Drinking a quart of milk a day, as advised by the book, was a non-starter in my household, because my mother kept kosher. Also, I didn't like milk and still don't. So dad concentrated all his milk drinking energies on the breakfast table, where I was enjoined to down 8 oz of the nasty white stuff.
I should mention here that I was the kind of child who, as an infant, held my breath until I passed out. In short, very fond of my own way. And as much as I didn't like milk, I so much more didn't like it in the morning when I was nervous and anxious about going to school and facing the rigors of the first grade.
So, having imbibed the stuff, I rode to school in the family car with the milk lurching around in my stomach and threatening to come out every time we hit a pothole.
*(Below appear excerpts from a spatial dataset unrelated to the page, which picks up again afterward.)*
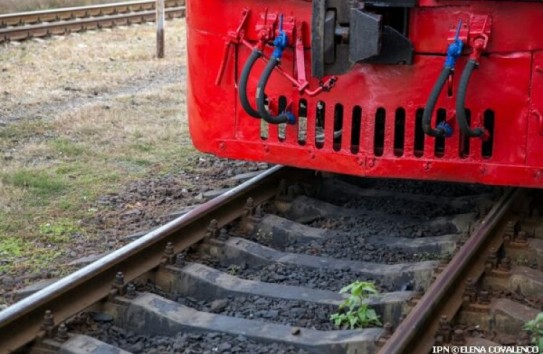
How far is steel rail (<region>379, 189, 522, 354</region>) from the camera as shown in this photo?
12.2 feet

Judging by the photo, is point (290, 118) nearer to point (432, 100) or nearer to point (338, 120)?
point (432, 100)

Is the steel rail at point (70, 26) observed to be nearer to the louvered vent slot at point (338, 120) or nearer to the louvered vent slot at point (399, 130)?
the louvered vent slot at point (338, 120)

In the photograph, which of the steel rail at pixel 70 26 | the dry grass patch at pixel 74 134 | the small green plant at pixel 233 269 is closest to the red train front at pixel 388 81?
the small green plant at pixel 233 269

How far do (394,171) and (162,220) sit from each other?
1.56 metres

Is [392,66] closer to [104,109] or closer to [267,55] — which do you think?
[267,55]

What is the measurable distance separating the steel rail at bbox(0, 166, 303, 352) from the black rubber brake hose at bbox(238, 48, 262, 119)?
2.03 ft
Sometimes it did, sometimes it didn't.
Other foods triggered different battles: I remember sitting at the table staring at my dinner until bedtime on more than one occasion. There were lots of things I didn't like--anything with mayonnaise in it, anything with fat in it, anything floating in soup--the list is endless. Fortunately, I outgrew this and can eat anything, and do.
By the time my brother was a toddler, my father was out of the picture, so the scenario was different. He was a spindly little guy, not thin, but not fat either. Mother would heap his plate with about 2,200 calories and then worry if he didn't finish every bite. If he left any food on his plate, she took him to the drive-in and bought him chocolate shakes and French fries. This continued until he was 5'8" and weighed 220. Then he had to lose the weight.
He told me that his feet hurt all the time when he was fat; he thought it was normal and was surprised that when he lost weight his feet stopped hurting.
The result for me was that I refused to cram anything down my children's throats. I trained myself not to notice whether they had finished their meals or not. I am proud to say that they actually lived to grow up and did not starve to death.
Now a new generation has picked up the gauntlet. My daughter negotiates with her 6-year-old about every bite of food, making mealtime discussions rather monotonous. The kid, who is smarter than I ever was, considers her nagging as so much white noise and ignores her, thus sparing his sanity. But he still has to finish three bites before he can have dessert.
1 comment:
We do that too. No eat, no desert. And eat means main course, vegetables and garden salad. I feel guilty sometimes. I remember my sister and I being forced to sit at table with our unfrozen mixed vegetables until dad left the room. Then we secreted the stuff in an empty drawer in the china cabinet. Only we forgot to come back and throw it away and we got caught. I still hate mixed vegetables.